What the task requires
Show only those lines of the entries where the string "then" is found.

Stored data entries
┄┄┄┄┄┄┄┄┄┄

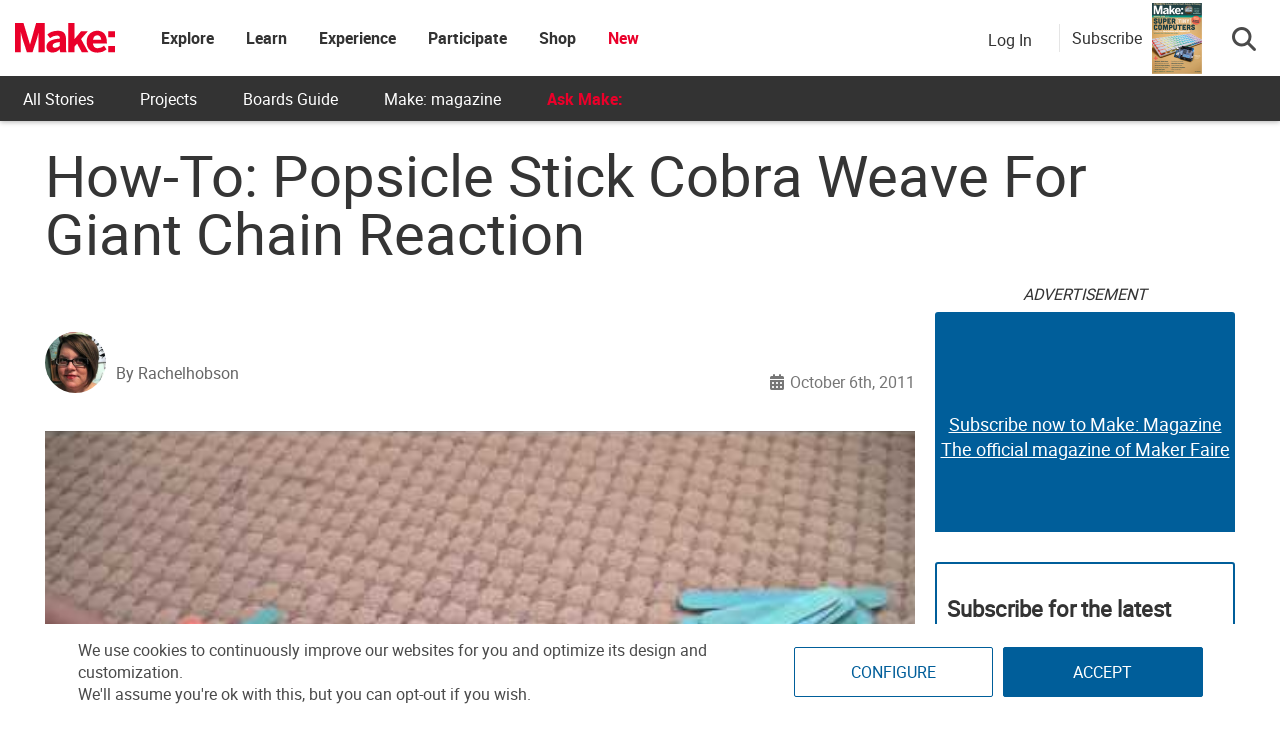

--- FILE ---
content_type: text/html; charset=utf-8
request_url: https://www.google.com/recaptcha/api2/aframe
body_size: 185
content:
<!DOCTYPE HTML><html><head><meta http-equiv="content-type" content="text/html; charset=UTF-8"></head><body><script nonce="dgzV4Lj_LpyFD9hhIYIHzQ">/** Anti-fraud and anti-abuse applications only. See google.com/recaptcha */ try{var clients={'sodar':'https://pagead2.googlesyndication.com/pagead/sodar?'};window.addEventListener("message",function(a){try{if(a.source===window.parent){var b=JSON.parse(a.data);var c=clients[b['id']];if(c){var d=document.createElement('img');d.src=c+b['params']+'&rc='+(localStorage.getItem("rc::a")?sessionStorage.getItem("rc::b"):"");window.document.body.appendChild(d);sessionStorage.setItem("rc::e",parseInt(sessionStorage.getItem("rc::e")||0)+1);localStorage.setItem("rc::h",'1768980749073');}}}catch(b){}});window.parent.postMessage("_grecaptcha_ready", "*");}catch(b){}</script></body></html>

--- FILE ---
content_type: application/javascript
request_url: https://prism.app-us1.com/?a=1000801328&u=https%3A%2F%2Fmakezine.com%2Farticle%2Fmaker-news%2Famazing_popsicle_stick_chain_r%2F
body_size: 125
content:
window.visitorGlobalObject=window.visitorGlobalObject||window.prismGlobalObject;window.visitorGlobalObject.setVisitorId('747cb829-89d5-4734-8900-c5c532b9d5a0', '1000801328');window.visitorGlobalObject.setWhitelistedServices('tracking', '1000801328');

--- FILE ---
content_type: application/javascript; charset=utf-8
request_url: https://fundingchoicesmessages.google.com/f/AGSKWxUncT9lHU3uII3bAdcejSf6EIOdovxzSlLOOeyrZq6cqufur4nBy7O8h6y_AoD-V7_mVeaKcdSqn-ICPzLNXZZYSCom_n6W98H_2ekvVlUZ5P7LDJ1e5KX-ABJZxKOLVYKWiHlkLFDoCQp4-2kzRY8yD4s04LDAA298XL5CH9tAQeLzxi2RHsV_cG6t/__popupunder./adrotat.?vmAdID=/ads/show./redirect?tid=
body_size: -1291
content:
window['5df4f8e2-b67d-4af7-9a2f-ec6ba74767d2'] = true;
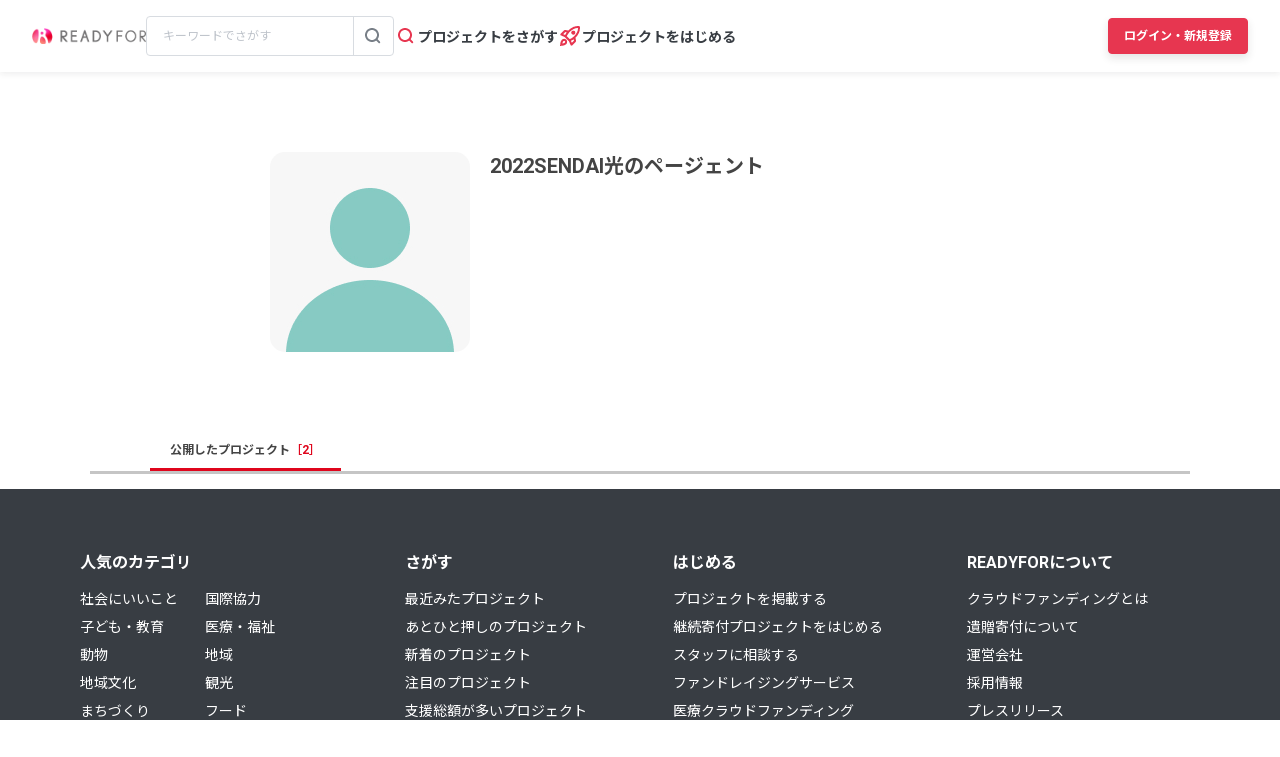

--- FILE ---
content_type: text/html; charset=UTF-8
request_url: https://readyfor.jp/users/344672
body_size: 2129
content:
<!DOCTYPE html>
<html lang="en">
<head>
    <meta charset="utf-8">
    <meta name="viewport" content="width=device-width, initial-scale=1">
    <title></title>
    <style>
        body {
            font-family: "Arial";
        }
    </style>
    <script type="text/javascript">
    window.awsWafCookieDomainList = [];
    window.gokuProps = {
"key":"AQIDAHjcYu/GjX+QlghicBgQ/7bFaQZ+m5FKCMDnO+vTbNg96AE2d60Q/ObrltvLwmETCDa3AAAAfjB8BgkqhkiG9w0BBwagbzBtAgEAMGgGCSqGSIb3DQEHATAeBglghkgBZQMEAS4wEQQM/uJBw6u1fb9vj1MZAgEQgDsRQ2/sks/D/RVlSVbME4Dj3wRkJD2FZ07abhptl33LwU7tGyATwZ4iwbGQYUhO6BHjaEkO4LpswPF/iQ==",
          "iv":"D549TgE4MAAABJdP",
          "context":"CrzXHDODA8u3qxPSYLHnxd9YqzXvt/Mb/vTQZ2dFqUKSJKGvDGqBg61cPMIUJAPz+qfaoGcYPphl2QO+b07mIZCNLFiyY0Tow6jh+nCdUnuJ/kgCy9dLwEaxKkWwI1l18YZb488Yuo5xk20V/PgtTLN5wtFviSOVfFYHLgjdYr35hf347nZPIHrXgCB4lK22yw3XZNbTo6xr+DaZRibzekGKp1Js6EH8/SnOcyr1DOUPY/sOH2O4TWE9JzHTJKMUHFpuhQ6WZG9bv9x/KZK5b1ol+4Y2VFFLSlFcBPIYyJ08oerCs4Bcih+JC5RgeoE1qrs2V445t3r7gIS7e/2XBnTwaCusdHD1CXXPIeIn85YK2Zz8kdwSkdgiqmt3gutlpkHTARYk1ONwKfLUP+6pkmXOX2z8qQh8cp+DVyxFdWKERarXZ5bEHR5onTf6K4OVmhCASKLRTwj5NbwFdtgxovchVipK8Vpc7YjLB6DP0oU6Q3I9nWuIFvZSTop/mmEsPtksn7uoLRKf0GaJfksAV0lkYPAsulXdY6pvB5Sj3o35ZbhcDeYN6ZkAJnxF+ytDgEclwyrrUCprjg8IYjfPyopjctySBYnEMAp66uaxXQnSHS41fKkn7r43VQfGtCm+yU8+anS36LqS/9mWJHBB4Nk9Vgh+gaMSSXp8hG0n+Sw29X3Bgu4I7HPe2uDfQrK+oJfNkPQtddx2ho/ga3wzjMefQuLlE3tGVQfkJOrYCllynAi8bhwscceoMp44ryniqCFyjE2Mtj5zK69mG5i2QqSj5XrIdkS952nWtw=="
};
    </script>
    <script src="https://1eb9d2339a12.f6bdac56.us-east-2.token.awswaf.com/1eb9d2339a12/3ae1f01a7efb/0a275c36d423/challenge.js"></script>
</head>
<body>
    <div id="challenge-container"></div>
    <script type="text/javascript">
        AwsWafIntegration.saveReferrer();
        AwsWafIntegration.checkForceRefresh().then((forceRefresh) => {
            if (forceRefresh) {
                AwsWafIntegration.forceRefreshToken().then(() => {
                    window.location.reload(true);
                });
            } else {
                AwsWafIntegration.getToken().then(() => {
                    window.location.reload(true);
                });
            }
        });
    </script>
    <noscript>
        <h1>JavaScript is disabled</h1>
        In order to continue, we need to verify that you're not a robot.
        This requires JavaScript. Enable JavaScript and then reload the page.
    </noscript>
</body>
</html>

┄┄┄┄┄┄┄┄┄┄

Solution for this exercise
        AwsWafIntegration.checkForceRefresh().then((forceRefresh) => {
                AwsWafIntegration.forceRefreshToken().then(() => {
                AwsWafIntegration.getToken().then(() => {
        This requires JavaScript. Enable JavaScript and then reload the page.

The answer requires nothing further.